** Opening Given data block **

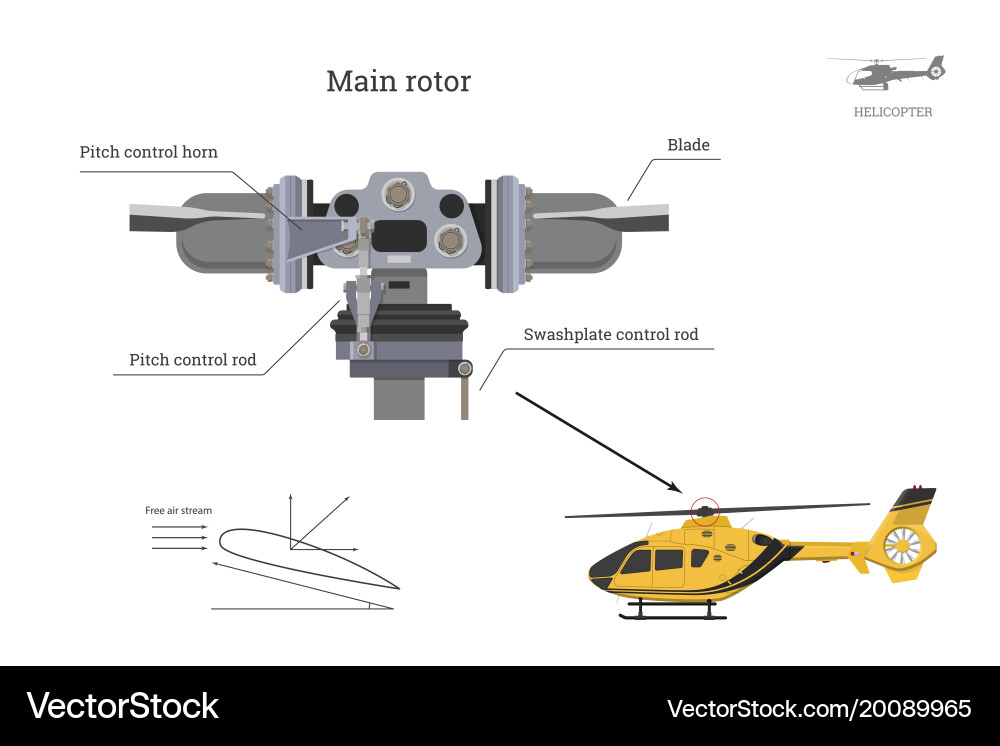 Main rotor

HELICOPTER

Pitch control horn

Blade

Pitch control rod

Swashplate control rod

Free air stream

VectorStock

VectorStock.com/20089965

** Closing Given data block **

▸ Exercise directions
All lines from the one containing "Pitch control rod" through the end of the listing above are to be restated word for word, and no others.

▸ Expected answer
Pitch control rod

Swashplate control rod

Free air stream

VectorStock

VectorStock.com/20089965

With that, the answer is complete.